The ghosts of the 2018 U.S. Open at Shinnecock Hills — the last time the event was held on the east end of Long Island — still seem to be around the course a little less than 10 years later.
Those ghosts, for the uninitiated, are those of Zach Johnson telling Sky Sports during the 2018 tournament that officials had “lost the golf course” and saying a “championship that comes down to sheer luck, that’s not right.” Or Phil Mickelson being so frustrated that same year by the slick greens that on hole 13, he ran after his own ball to putt it while the ball was still moving, so that it wouldn’t roll off the green.
Or in 2004, when officials had to halt play in the middle of a round to water the seventh green because the golf balls wouldn’t stay on.
United States Golf Association officials are not looking for a repeat of all that when the field tees off early Thursday morning.
“I have great respect for this cathedral of the game and about these great players,” USGA chief championship officer John Bodenhamer said Wednesday in Southampton. “Really, when you think about it, it should be about this magnificent cathedral and these great players, and that’s what we want the story to be.”
Still, talk all week leading up to Thursday’s first round has been about the course conditions and the efforts to keep situations from 2004 and 2018 from happening again in 2026. Bodenhamer outlined an extensive plan to manage the course, which included a tactic to “syringe” the grass with water on Thursday and Friday in between the morning and afternoon waves.
Tee times were pushed 10 minutes earlier than they normally would be in order to accommodate the needed course maintenance.
The process, according to Bodenhamer, is akin to what would be seen in a grocery store when they spray vegetables with a mist of water. The plan is necessary due to the unique nature of the course, which tends to dry quickly due to the sun exposure and the high winds from the nearby ocean.
“We’ve communicated this to the players, that it is really important,” he said. “We believe that it will present a more consistent playing presentation to both the morning and afternoon waves on both days. It will be consistent across both days, which we think enhances competitive fairness.
“This is also a practice that is used on a regular basis right here at Shinnecock Hills Golf Club. In fact, if you ask the club, they’ll tell you they do it daily. It is just the nature of this club and the nature of this property to preserve turf health and so on.”
Rory McIlroy said this week that he was originally not a fan of the idea.
Nevertheless, he later came around on it, especially with the wind expected to pick up on Thursday.
“I think, when I first heard of it, my first reaction was, ‘That’s stupid, why are they doing that?’ ” he said. “Then once you actually listen and you’ve let them break it down to you, you’re like, ‘Yeah, that makes sense.’ ”

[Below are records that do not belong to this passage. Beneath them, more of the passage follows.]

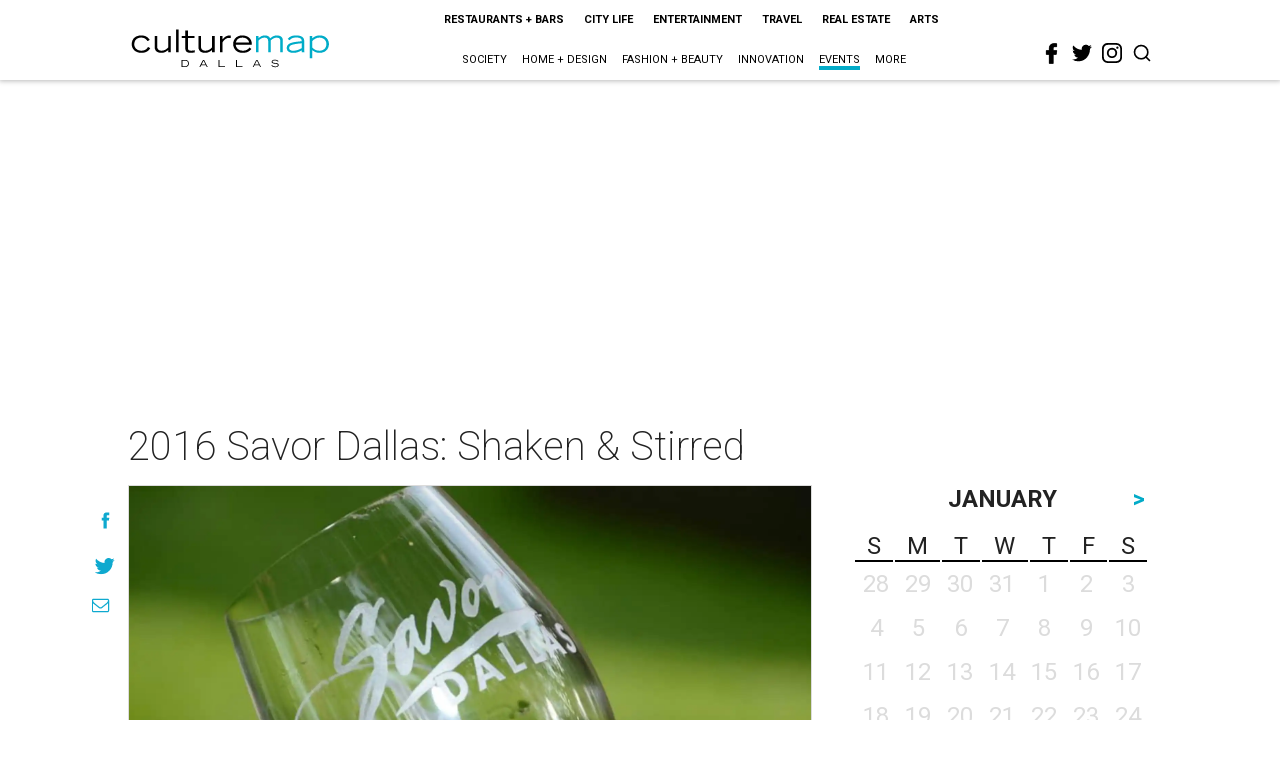

--- FILE ---
content_type: text/html; charset=utf-8
request_url: https://www.google.com/recaptcha/api2/aframe
body_size: 268
content:
<!DOCTYPE HTML><html><head><meta http-equiv="content-type" content="text/html; charset=UTF-8"></head><body><script nonce="Sbvm1zDIcqWqsTF483PZZQ">/** Anti-fraud and anti-abuse applications only. See google.com/recaptcha */ try{var clients={'sodar':'https://pagead2.googlesyndication.com/pagead/sodar?'};window.addEventListener("message",function(a){try{if(a.source===window.parent){var b=JSON.parse(a.data);var c=clients[b['id']];if(c){var d=document.createElement('img');d.src=c+b['params']+'&rc='+(localStorage.getItem("rc::a")?sessionStorage.getItem("rc::b"):"");window.document.body.appendChild(d);sessionStorage.setItem("rc::e",parseInt(sessionStorage.getItem("rc::e")||0)+1);localStorage.setItem("rc::h",'1769449048926');}}}catch(b){}});window.parent.postMessage("_grecaptcha_ready", "*");}catch(b){}</script></body></html>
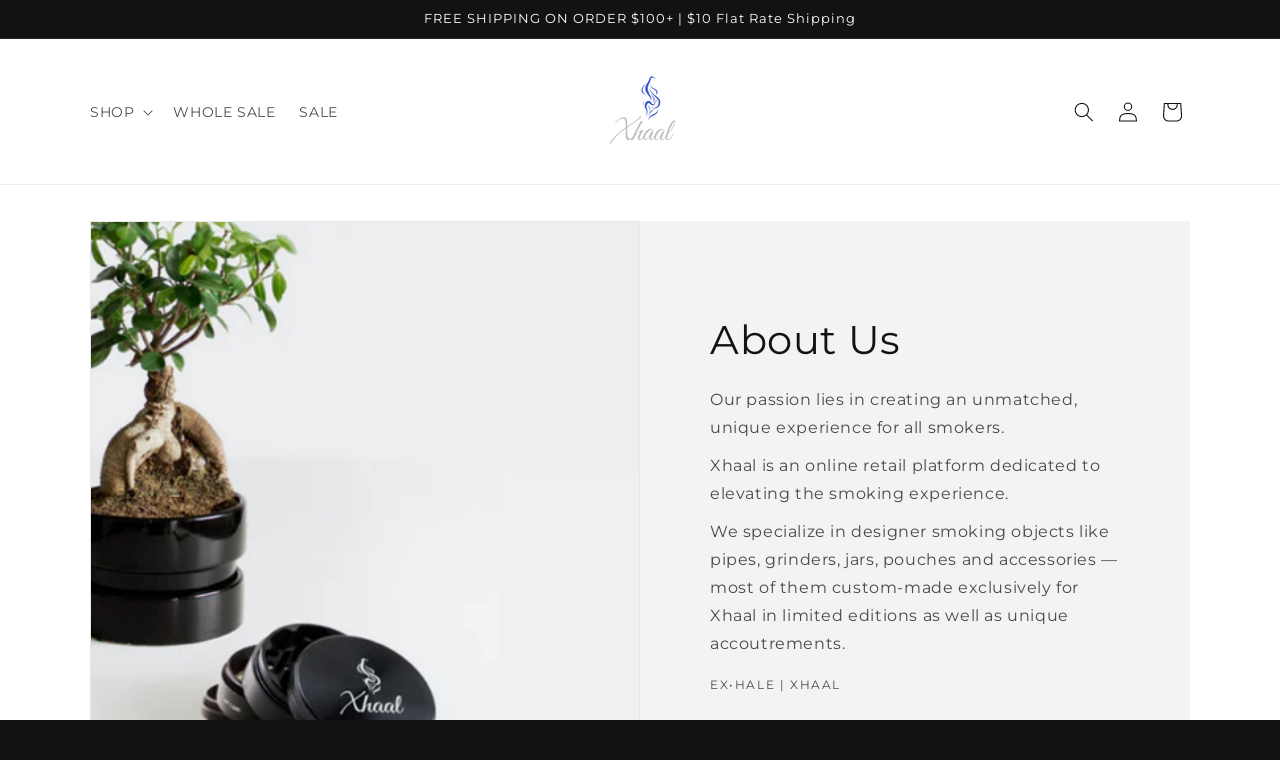

--- FILE ---
content_type: application/x-javascript
request_url: https://app.sealsubscriptions.com/shopify/public/status/shop/xhaal-com.myshopify.com.js?1768830436
body_size: -269
content:
var sealsubscriptions_settings_updated='1756854167c';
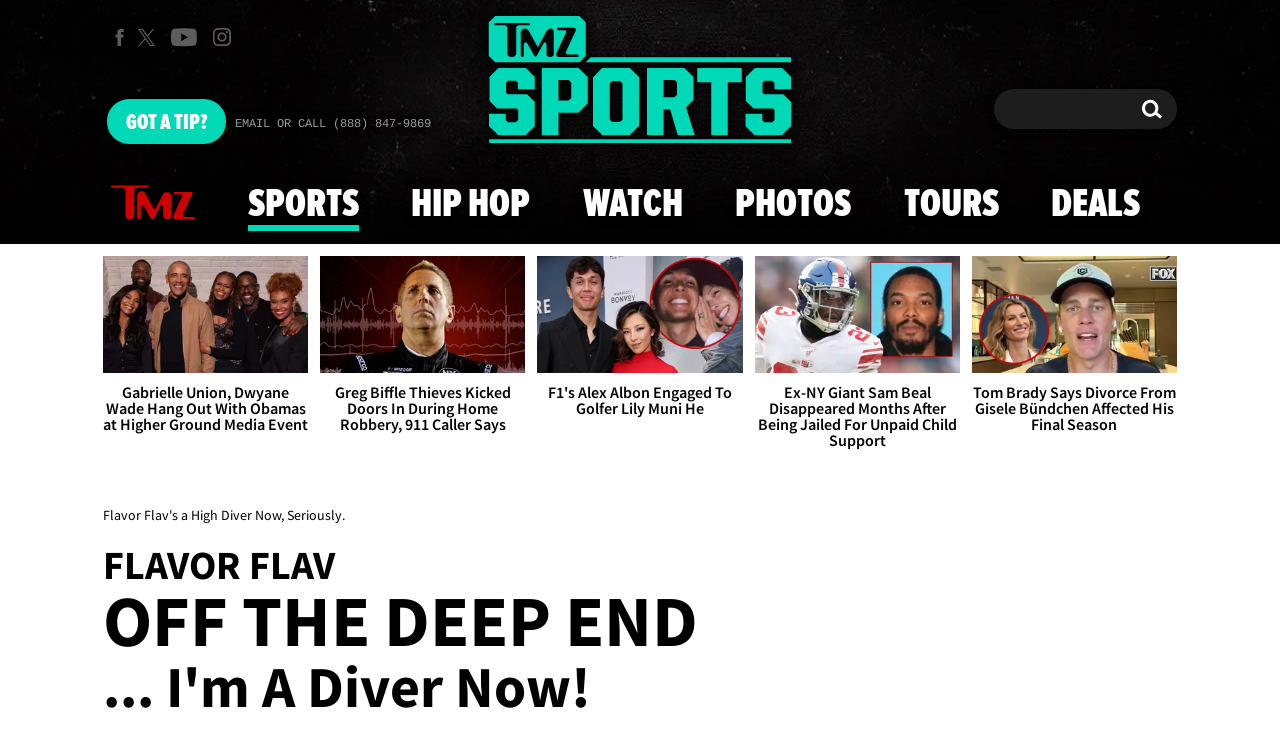

--- FILE ---
content_type: application/x-javascript;charset=utf-8
request_url: https://smetrics.tmz.com/id?d_visid_ver=4.4.0&d_fieldgroup=A&mcorgid=69AD1D725DDBE4560A495ECF%40AdobeOrg&mid=05636144872647528016757556550443515380&ts=1768603506891
body_size: -41
content:
{"mid":"05636144872647528016757556550443515380"}

--- FILE ---
content_type: application/javascript; charset=utf-8
request_url: https://fundingchoicesmessages.google.com/f/AGSKWxXfdBysdH1PmA_1QJfx23irb-a6upIF5xsuzDbKHXBcfW3crTHL4FmvlkRZErjw89XR4eHYpX-CIac_4Mo0LiP_MNkFICU1SzbDtnEBUna0G5pHCX__KHDoDAIw5Et83OrOfY3n-y6Mz78Rr2pvU2Lk4DfYrA2ZryDBYIFDTZ3mDZ2tJLua1nBX4hqh/_/beta-ad./ad/rotate?/ad-updated--ad-rotator-/advertisementheader.
body_size: -1290
content:
window['06dddd37-cd36-4346-b3ca-07e56ff98545'] = true;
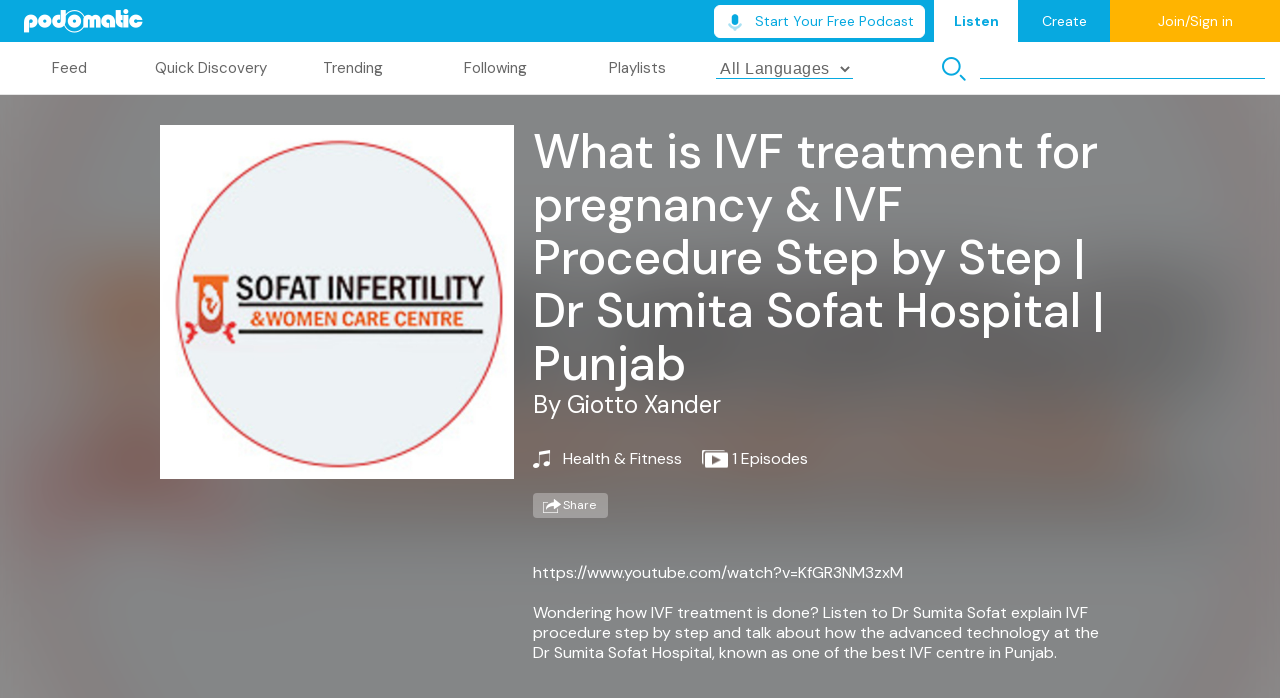

--- FILE ---
content_type: image/svg+xml
request_url: https://www.podomatic.com/assets/homebase/podcast/subscribe-rss-f34cbf10900caeafaf70147f299f7f894469fa252ef64a3b84f99eb45e1bf1a3.svg
body_size: 506
content:
<svg xmlns="http://www.w3.org/2000/svg" width="106" height="39" viewBox="0 0 106 39">
    <g fill="none" fill-rule="evenodd">
        <g>
            <g transform="translate(-1306 -619) translate(1306 619)">
                <rect width="106" height="39" fill="#F5A319" rx="4"/>
                <g fill-rule="nonzero">
                    <path fill="#FFF" d="M24.665 21.81c-.244.621-.809 1.496-1.61 2.112-.461.356-1.013.696-1.77.92-.808.24-1.803.321-3.042.321H6.92c-1.239 0-2.234-.08-3.041-.32-.758-.225-1.31-.565-1.772-.92-.8-.617-1.365-1.492-1.61-2.113C.006 20.558 0 19.138 0 18.243V6.92c0-.895.005-2.315.498-3.567.244-.621.809-1.496 1.61-2.112C2.568.885 3.12.545 3.877.32 4.687.08 5.682 0 6.92 0h11.323c1.239 0 2.234.08 3.041.32.758.225 1.31.565 1.772.92.8.617 1.365 1.492 1.61 2.113.492 1.252.497 2.672.497 3.567v11.323c0 .895-.005 2.315-.498 3.567z" transform="translate(7 7)"/>
                    <g fill="#F5A319" transform="translate(7 7) translate(5 5)">
                        <circle cx="1.6" cy="14.4" r="1.6"/>
                        <path d="M0 0v3.2c7.07 0 12.8 5.73 12.8 12.8H16C16 7.163 8.837 0 0 0z"/>
                        <path d="M0 6.4v3.2c3.535 0 6.4 2.865 6.4 6.4h3.2c0-5.302-4.298-9.6-9.6-9.6z"/>
                    </g>
                </g>
                <g fill="#FFF">
                    <text font-family="AvenirNext-DemiBold, Avenir Next" font-size="12" font-weight="500" transform="translate(39.5 8)">
                        <tspan x="0" y="20">RSS Feed</tspan>
                    </text>
                    <text font-family="AvenirNext-Regular, Avenir Next" font-size="7" transform="translate(39.5 8)">
                        <tspan x=".5" y="7">Subscribe to</tspan>
                    </text>
                </g>
            </g>
        </g>
    </g>
</svg>


--- FILE ---
content_type: application/javascript
request_url: https://www.podomatic.com/assets/beacons-c4e042abf9c960928e46f2701efb5a4f57fbc4f622abaf7a1b762cf6d6b22244.js
body_size: 263
content:
!function(){function o(o){function n(){dataLayer.push(arguments)}const c=document.createElement("script");return c.src=`https://www.googletagmanager.com/gtag/js?id=${o}`,c.async=!0,c.onload=()=>{console.log("Script loaded successfuly")},c.onerror=()=>{console.log("Error occurred while loading GA4 script")},document.head.appendChild(c),window.dataLayer=window.dataLayer||[],n("js",new Date),n("config",o),{track:(o,c)=>n("event",o,c),config:(o,c)=>c?n("config",o,c):n("config",o)}}const n={};window.beacons={configure:function(c,e,a){"ga4"===c&&(n.ga4||(n.ga4=o(e)),n.ga4.config(e,a))},track:function(o,c){Object.keys(n).forEach((e=>{n[e].track(o,c)}))},pageView:function(){window.beacons.track("page_view",{page_title:document.title,page_location:window.location.href})}}}();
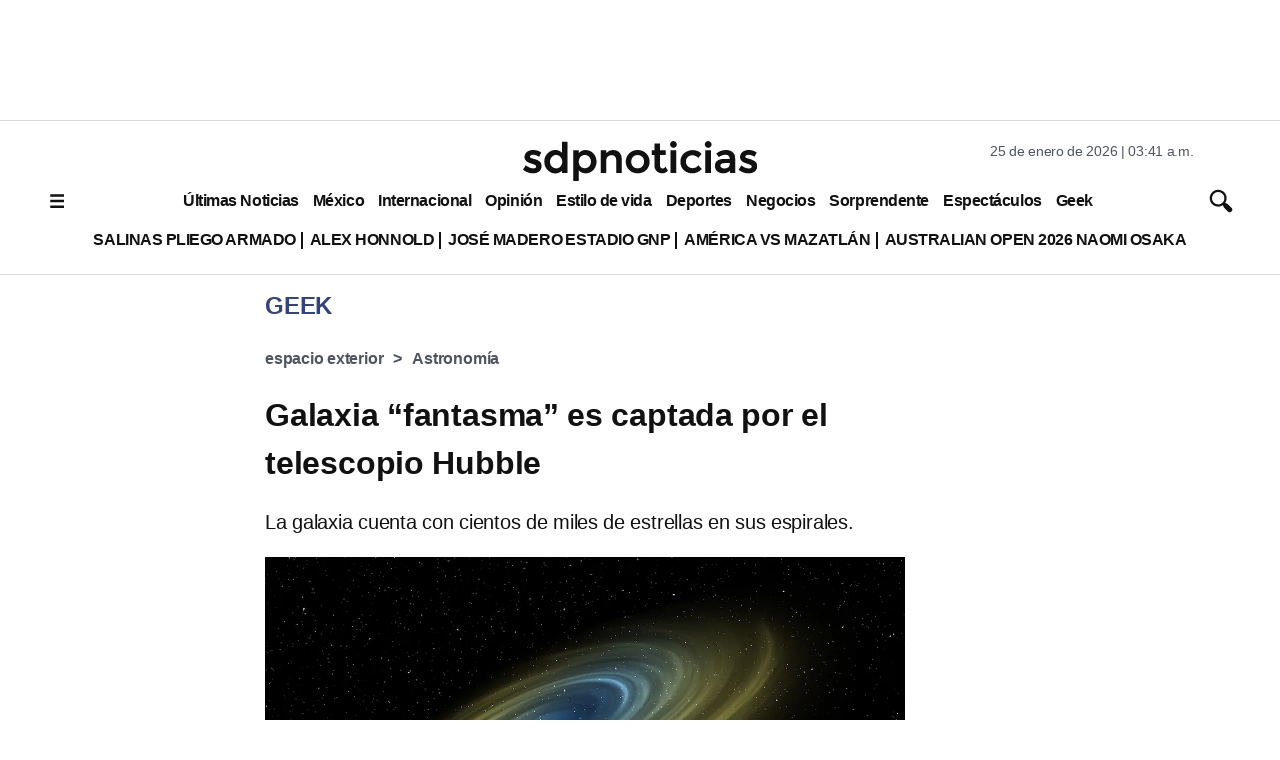

--- FILE ---
content_type: text/html; charset=utf-8
request_url: https://www.google.com/recaptcha/api2/aframe
body_size: 137
content:
<!DOCTYPE HTML><html><head><meta http-equiv="content-type" content="text/html; charset=UTF-8"></head><body><script nonce="0HoeDQEhPhQAWM_PpVoURA">/** Anti-fraud and anti-abuse applications only. See google.com/recaptcha */ try{var clients={'sodar':'https://pagead2.googlesyndication.com/pagead/sodar?'};window.addEventListener("message",function(a){try{if(a.source===window.parent){var b=JSON.parse(a.data);var c=clients[b['id']];if(c){var d=document.createElement('img');d.src=c+b['params']+'&rc='+(localStorage.getItem("rc::a")?sessionStorage.getItem("rc::b"):"");window.document.body.appendChild(d);sessionStorage.setItem("rc::e",parseInt(sessionStorage.getItem("rc::e")||0)+1);localStorage.setItem("rc::h",'1769334109914');}}}catch(b){}});window.parent.postMessage("_grecaptcha_ready", "*");}catch(b){}</script></body></html>

--- FILE ---
content_type: application/javascript; charset=utf-8
request_url: https://fundingchoicesmessages.google.com/f/AGSKWxVmqdzIazwrJ2ecUMchr3Q8mANrp9FxhT0BO2o2lMCwc0UR8SCt3ywaK5BAedBW22LyrAaIXS7qWQ6onQf5DZAQkpxDNkMcYoW4RkweBwj2cOLwyb8qkuO0d9FL-n4AWy1aMNzxOG6H4JpcmPl2i3eKRw_5hlKimH3S-P4rjFUtJCJ0yCrktkYrrVvt/_/ads_patron./banner_468x/banners/ad_?type=ad&/delivery.php?pool_id=
body_size: -1287
content:
window['c177fc34-97d6-42b6-8280-2c14ed526634'] = true;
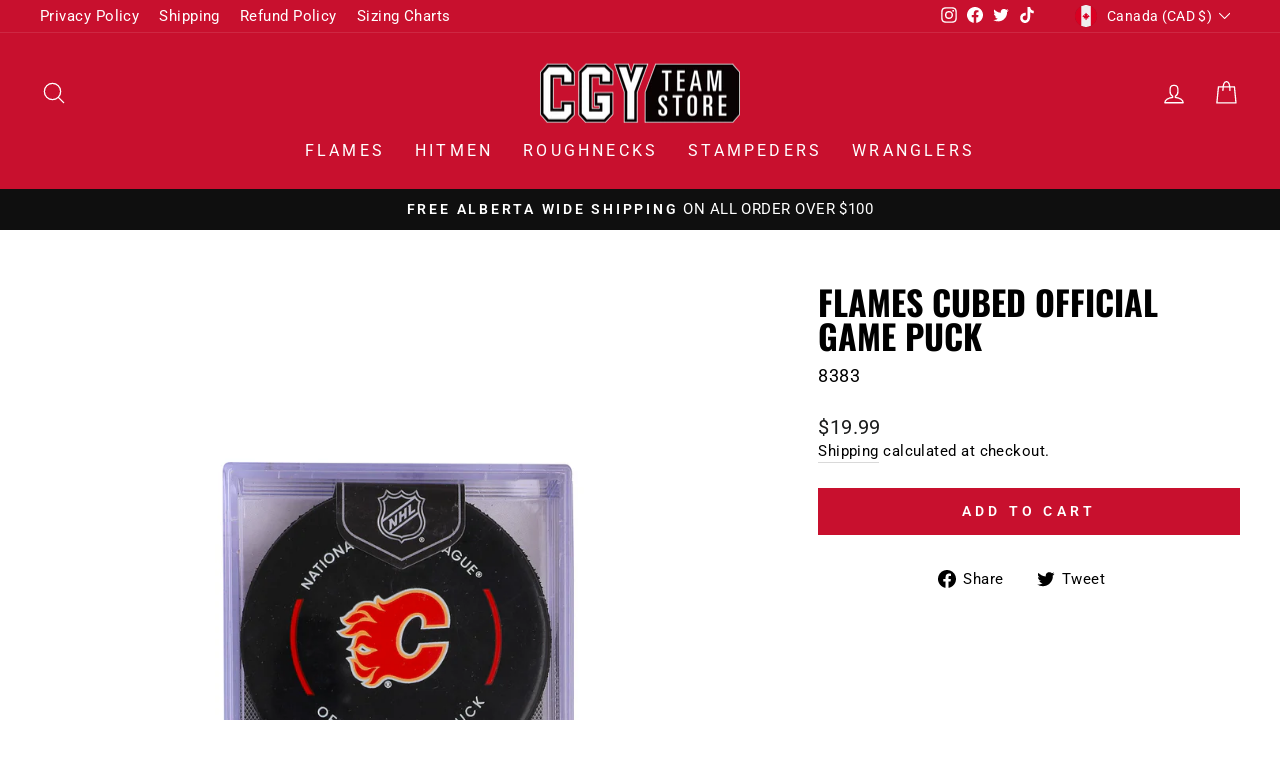

--- FILE ---
content_type: application/javascript; charset=utf-8
request_url: https://www.flamesport.com/products/flames-20-21-cubed-official-game-puck.json?callback=jQuery19103707257359384044_1768876681467&_=1768876681468
body_size: 1026
content:
/**/jQuery19103707257359384044_1768876681467({"product":{"id":4873822044240,"title":"Flames Cubed Official Game Puck","body_html":"\u003cspan\u003eThe Calgary Flames logo is silkscreen printed by In Glas Co.'s special process and the back of the puck features the NHL Shield printed with the same patented heat-sensitive ink used in every NHL Game- it turns purple when frozen! Your Official NHL Game Puck comes in a presentation-worthy acrylic cube ready to be proudly displayed. Inglasco Inc. is the exclusive game puck distributer for the National Hockey League. (NHL tracking technology not included within the hockey puck)\u003c\/span\u003e","vendor":"Inglasco Inc.","product_type":"Novelty","created_at":"2021-02-09T10:45:43-07:00","handle":"flames-20-21-cubed-official-game-puck","updated_at":"2026-01-19T19:38:01-07:00","published_at":"2021-02-09T03:45:43-07:00","template_suffix":"","published_scope":"web","tags":"Flames, Not On Sale, Novelty","variants":[{"id":33194579656784,"product_id":4873822044240,"title":"Default Title","price":"19.99","sku":"8383","position":1,"compare_at_price":"","fulfillment_service":"manual","inventory_management":"shopify","option1":"Default Title","option2":null,"option3":null,"created_at":"2021-02-09T10:45:43-07:00","updated_at":"2026-01-19T19:38:01-07:00","taxable":true,"barcode":"8383","grams":0,"image_id":null,"weight":0.0,"weight_unit":"kg","tax_code":"","requires_shipping":true,"quantity_rule":{"min":1,"max":null,"increment":1},"price_currency":"CAD","compare_at_price_currency":"","quantity_price_breaks":[]}],"options":[{"id":6337921941584,"product_id":4873822044240,"name":"Title","position":1,"values":["Default Title"]}],"images":[{"id":30769087971408,"product_id":4873822044240,"position":1,"created_at":"2023-02-08T11:45:28-07:00","updated_at":"2023-02-08T11:45:29-07:00","alt":null,"width":2048,"height":2048,"src":"https:\/\/cdn.shopify.com\/s\/files\/1\/0092\/3762\/6960\/products\/8383-PUCK_CUBED_OFFICIAL_GAME.jpg?v=1675881929","variant_ids":[]}],"image":{"id":30769087971408,"product_id":4873822044240,"position":1,"created_at":"2023-02-08T11:45:28-07:00","updated_at":"2023-02-08T11:45:29-07:00","alt":null,"width":2048,"height":2048,"src":"https:\/\/cdn.shopify.com\/s\/files\/1\/0092\/3762\/6960\/products\/8383-PUCK_CUBED_OFFICIAL_GAME.jpg?v=1675881929","variant_ids":[]}}})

USGA officials said they are preparing for winds that can be “problematic” during the course of the tournament, with expected sustained winds of 12 to 24 mph, with potential wind gusts of more than 40 mph, that could last from 10:30 a.m. to 6 p.m. on the first day.
Friday’s winds aren’t expected to be as severe, though a change in direction to the west/northwest Saturday could create another challenge. “On Saturday, some of [the greens] with a north and northwest wind blow from back to front, and we are concerned about that,” Bodenhamer said.
But the USGA’s chief championship officer insisted that officials had accounted for all of the elements that could be thrown at them by Mother Nature.
“As we came into this year, we thought a lot about our plan,” he said. “We reflected on 2018, and we learned a great deal from 2018 and the experience there. We had intended to come into this week really unlike 2018 in ways that, instead of preparing the golf course for seven or eight days straight for a U.S. Open experience for the players, it was really more easing in.
“We see the firmness and the speeds come to us by Wednesday and Thursday, and by the weekend, we would crescendo into what a U.S. Open has always been. We think that because that’s what the players have told us. That’s their expectation.”